Level Optimization - Profiling
Document Summary: A look at how to trouble shoot performance problems in your level at a glance.
Document Changelog: Last updated by Michiel Hendirks, minor text changes. Previous update by Jason Lentz (DemiurgeStudios?), to break up in to smaller docs. Original authors were Tomasz Jachimczak (UdnStaff) and Jason Lentz (DemiurgeStudios?).
While the hardcore profiling of what can be optimized in a level should be left up to your programmers, there are still some initial steps that level designers can take to help determine where the trouble spots in your level might exist. This document outlines some of the approaches one can take within UnrealEd to see what can be improved upon in your level.
This document is part of a collection of documents on LevelOptimization
, but sure to read the others.
Viewport Display Modes
The Viewport Display Modes are the easiest of these tools to use. The three most useful modes are Wireframe, Zone/Portal, and Depth Complexity.

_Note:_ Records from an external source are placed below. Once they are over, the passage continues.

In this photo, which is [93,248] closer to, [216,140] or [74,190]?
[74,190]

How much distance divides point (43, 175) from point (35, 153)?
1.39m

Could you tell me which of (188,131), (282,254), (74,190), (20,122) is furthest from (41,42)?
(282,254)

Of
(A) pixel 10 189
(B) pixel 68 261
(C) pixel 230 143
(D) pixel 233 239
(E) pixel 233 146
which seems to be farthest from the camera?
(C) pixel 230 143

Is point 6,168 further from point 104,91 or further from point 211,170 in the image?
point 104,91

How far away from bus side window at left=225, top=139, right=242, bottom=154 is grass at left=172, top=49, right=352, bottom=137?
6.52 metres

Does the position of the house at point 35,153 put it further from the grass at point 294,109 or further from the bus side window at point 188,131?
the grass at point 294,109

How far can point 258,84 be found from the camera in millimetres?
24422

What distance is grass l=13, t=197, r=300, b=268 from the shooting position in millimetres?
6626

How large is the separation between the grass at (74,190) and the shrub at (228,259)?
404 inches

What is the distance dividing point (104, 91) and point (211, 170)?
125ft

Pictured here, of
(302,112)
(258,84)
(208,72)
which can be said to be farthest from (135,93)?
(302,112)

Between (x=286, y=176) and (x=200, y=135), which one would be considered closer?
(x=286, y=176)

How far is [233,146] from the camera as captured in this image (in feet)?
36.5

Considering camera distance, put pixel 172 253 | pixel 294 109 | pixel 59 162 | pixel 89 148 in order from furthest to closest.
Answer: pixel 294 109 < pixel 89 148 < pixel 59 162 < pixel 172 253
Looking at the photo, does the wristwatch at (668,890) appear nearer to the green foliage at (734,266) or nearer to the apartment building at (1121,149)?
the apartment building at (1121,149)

Once you have the Realtime Preview button selected, you can see the editor's approximation of how your level is being rendered. In Wireframe mode, you can see geometry popping in and out as it gets occluded by Antiportals and Zones. In the Zone/Portal mode, you can make sure that the Zones you have created are actually being treated as separate Zones. Each separate Zone of BSP is rendered in a different color. The Depth Complexity tool shows the number of passes that the renderer has to calculate to correctly render the scene. If the texture distribution is well optimized everything in the scene should be green and yellow shaded, but if there are spots of red or if the depth complexity seems to have cycled back to green, then the number of textures used in that area should be reduced. This most commonly happens through using particle systems as well as in layering textures on terrain.

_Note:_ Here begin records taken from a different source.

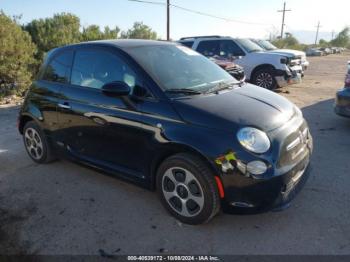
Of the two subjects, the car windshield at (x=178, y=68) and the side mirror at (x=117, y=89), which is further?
the car windshield at (x=178, y=68)

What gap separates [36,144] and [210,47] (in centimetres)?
812

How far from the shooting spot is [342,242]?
3002 mm

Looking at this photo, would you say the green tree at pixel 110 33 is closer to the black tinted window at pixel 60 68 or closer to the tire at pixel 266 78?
the tire at pixel 266 78

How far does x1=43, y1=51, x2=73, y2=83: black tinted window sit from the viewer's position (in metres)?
4.35

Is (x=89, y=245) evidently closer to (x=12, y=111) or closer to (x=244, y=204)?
(x=244, y=204)

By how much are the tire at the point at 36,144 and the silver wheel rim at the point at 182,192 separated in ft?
7.29

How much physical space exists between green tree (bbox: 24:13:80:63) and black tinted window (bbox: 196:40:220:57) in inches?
287

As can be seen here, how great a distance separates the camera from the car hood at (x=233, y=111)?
3.04 metres

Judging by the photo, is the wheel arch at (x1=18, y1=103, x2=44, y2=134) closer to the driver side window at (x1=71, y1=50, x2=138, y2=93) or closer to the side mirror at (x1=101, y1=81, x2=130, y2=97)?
the driver side window at (x1=71, y1=50, x2=138, y2=93)

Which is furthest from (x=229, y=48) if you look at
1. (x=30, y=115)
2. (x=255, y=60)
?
(x=30, y=115)

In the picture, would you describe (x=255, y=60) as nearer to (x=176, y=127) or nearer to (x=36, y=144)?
(x=36, y=144)

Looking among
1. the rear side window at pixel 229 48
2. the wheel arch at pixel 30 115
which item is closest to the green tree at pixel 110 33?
the rear side window at pixel 229 48

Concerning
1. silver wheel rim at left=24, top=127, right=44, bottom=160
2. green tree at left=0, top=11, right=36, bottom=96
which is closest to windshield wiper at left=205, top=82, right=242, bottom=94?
silver wheel rim at left=24, top=127, right=44, bottom=160

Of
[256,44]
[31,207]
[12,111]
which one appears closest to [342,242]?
[31,207]
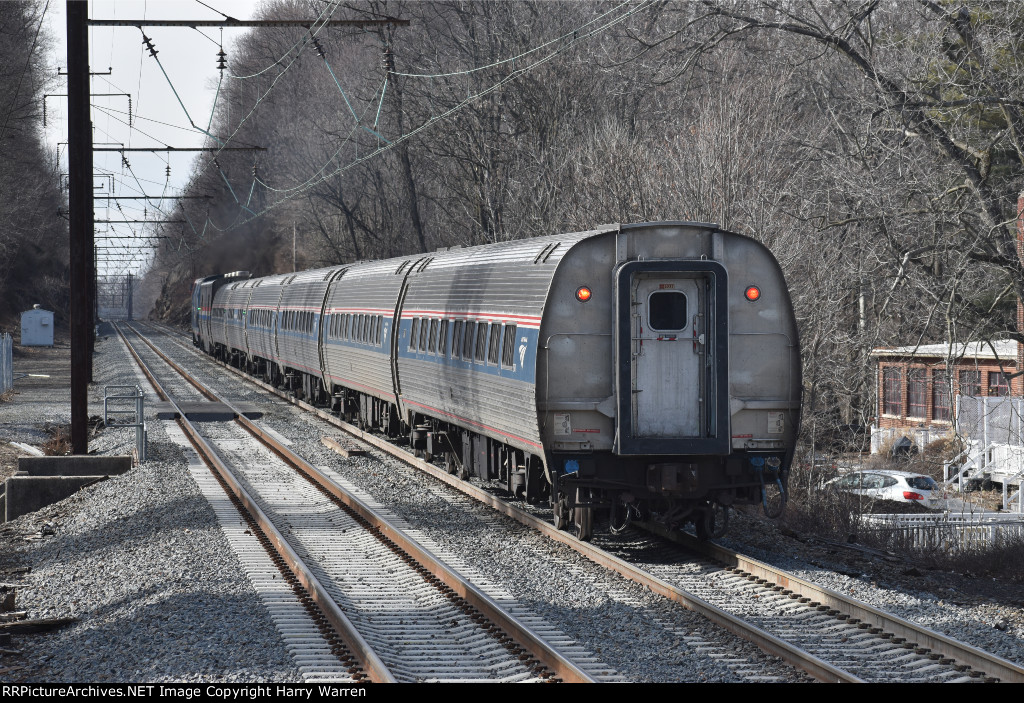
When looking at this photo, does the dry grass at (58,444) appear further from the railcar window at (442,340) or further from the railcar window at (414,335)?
the railcar window at (442,340)

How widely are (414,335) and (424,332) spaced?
627 millimetres

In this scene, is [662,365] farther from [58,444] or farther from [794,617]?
[58,444]

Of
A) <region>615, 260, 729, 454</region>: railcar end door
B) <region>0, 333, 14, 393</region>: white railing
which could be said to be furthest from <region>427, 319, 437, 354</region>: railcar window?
<region>0, 333, 14, 393</region>: white railing

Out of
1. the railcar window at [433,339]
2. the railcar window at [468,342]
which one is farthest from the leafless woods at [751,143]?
the railcar window at [468,342]

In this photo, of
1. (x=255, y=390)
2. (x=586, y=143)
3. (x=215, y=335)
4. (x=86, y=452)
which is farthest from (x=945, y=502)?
(x=215, y=335)

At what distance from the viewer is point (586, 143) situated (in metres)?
32.3

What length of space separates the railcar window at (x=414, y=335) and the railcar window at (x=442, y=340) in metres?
1.39

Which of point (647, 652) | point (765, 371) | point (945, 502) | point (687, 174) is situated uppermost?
point (687, 174)

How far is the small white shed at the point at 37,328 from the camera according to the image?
60.0m

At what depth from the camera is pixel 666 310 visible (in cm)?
1115

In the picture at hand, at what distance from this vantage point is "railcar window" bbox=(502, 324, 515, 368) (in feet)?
39.9

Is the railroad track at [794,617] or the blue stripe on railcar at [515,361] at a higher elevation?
the blue stripe on railcar at [515,361]

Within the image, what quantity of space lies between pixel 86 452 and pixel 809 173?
64.2 ft

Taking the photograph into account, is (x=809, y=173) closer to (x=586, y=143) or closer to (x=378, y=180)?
(x=586, y=143)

Because the editor renders the level in a slightly different way from the way the level renders in game, you will not get a perfect representation of how your level will truly be optimized. You must play the level if you want to see how everything will be treated in game. You will not be able to change anything while playing the game, but by pressing "~" you do have access to the command line. Here are some of the more useful commands and their descriptions to facilitate your optimization process.
A complete list of console commands can be found here
, below are some special interesting console commands.

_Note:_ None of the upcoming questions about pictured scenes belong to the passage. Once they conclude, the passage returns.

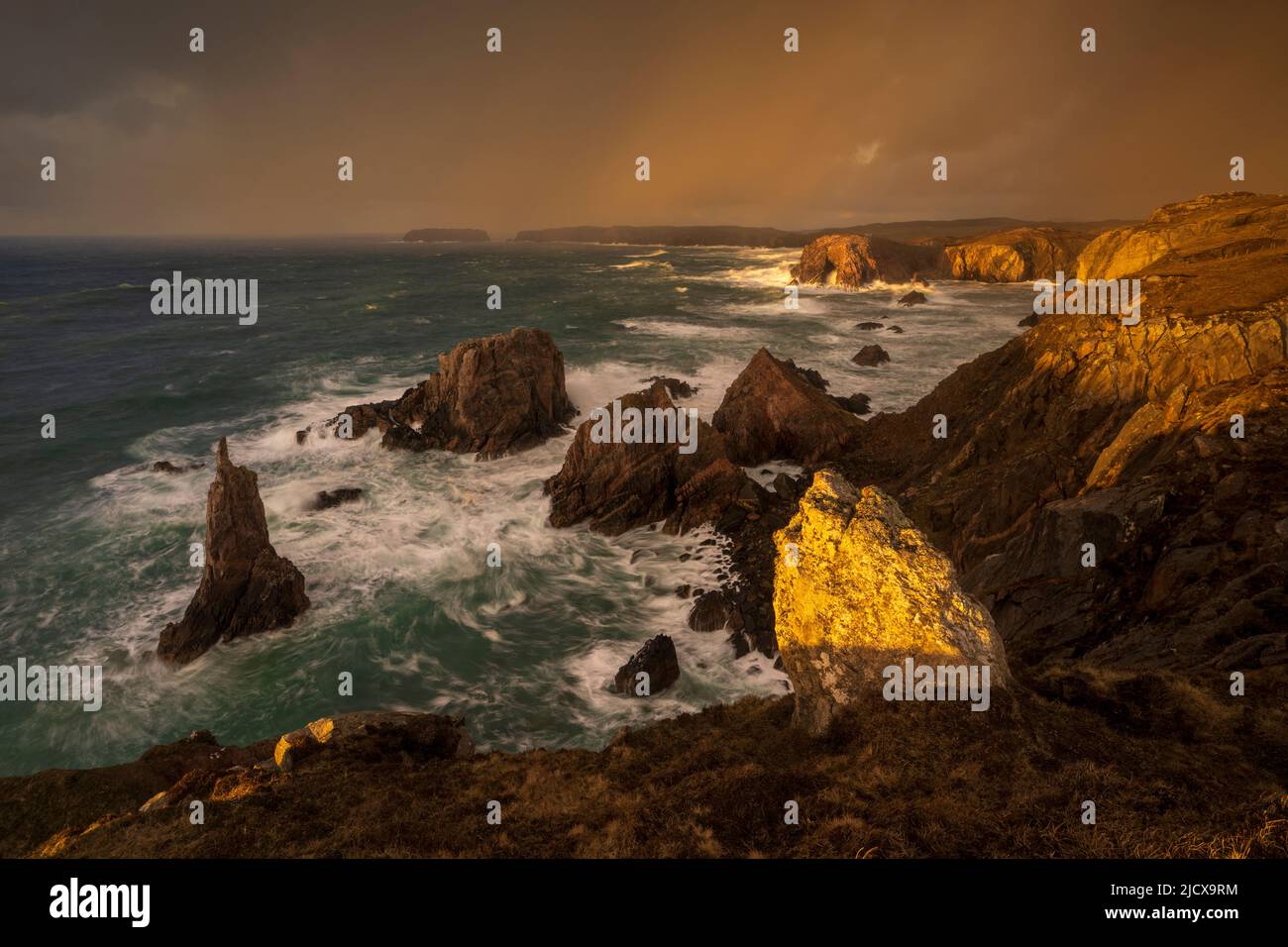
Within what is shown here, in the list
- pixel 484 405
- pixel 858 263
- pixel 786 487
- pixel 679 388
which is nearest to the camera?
pixel 786 487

These console commands display text on the screen that reveals numerical statistics of what is happening within the rendered scene. They are also available in the editor and reflect what is rendered in each of the windows that have the Realtime Preview button checked. Note that if you have all four Realtime Previews turned on in the editor, the displayed statistics will include the geometry being rendered in all of the scenes. These stats can be toggled off by retyping the stat into the console command line.
- "stat fps": This displays both the current and average frame rate of the level. One should note that while a high frame rate in game is your ultimate goal in optimizing your level, you should not use this statistic to judge whether or not your level will run smoothly on all machines. This is just the framerate for the level on YOUR machine and will most likely vary from computer to computer, so it is best to use the other following statistics.
- "stat hardware": Most of the information displayed here is not critical to level optimization, but the first and third line show the total number of triangles and textures rendered in the scene respectively.
- "stat render": This displays a breakdown of everything that is being rendered in the given scene. The more useful sections to take note of here are the BSP, Terrain, Particle, and StaticMesh sections.
- "stat all": This shows all of the stats.
- "stat none": This hides all of the stats.
These allow you to alter the rendering style within game play giving you the same control as the Viewport Display modes. Below are the descriptions of the different rmodes:
- "rmode 1": Wireframe mode
- "rmode 2": Zone/Portal mode
- "rmode 3": Texture Usage mode (this only shows texture usage on BSP geometry)
- "rmode 4": BSP Cuts mode
- "rmode 5": Dynamic Light mode (this is the normal in game mode)
- "rmode 6": Textured mode
- "rmode 7": Lighting Only mode
- "rmode 8": Depth Complexity mode
Manually Assigning Zones
There may be some cases in which you never want a mesh to be rendered if you are in a particular zone. This behavior can be set within the properties window of that mesh. First you must create a ZoneInfo in the one zone from which you want it to be seen, and give it a tag (under the "Events" tab of the ZoneInfo properties). Then in the properties window of the static mesh, open the "Display" tab and go down to ForcedVisibilityZoneTag.
In the above window, the static mesh is set so that it will only be rendered when the camera is in the zone labeled "OutsideZone." You can give multiple zones the tag "OutsideZone," and this will allow the static mesh to be rendered from each zone with that tag. The static mesh however will be occluded if it is hidden through some other means of occlusion. The ForcedVisibilityZoneTag only hides it from the zones with different tags contrary to what its name suggests. Normally, if a zone is not seen all static meshes within that zone are also hidden, but if the static mesh protrudes from that zone into another and you want it to hidden, then this setting is exactly what you want.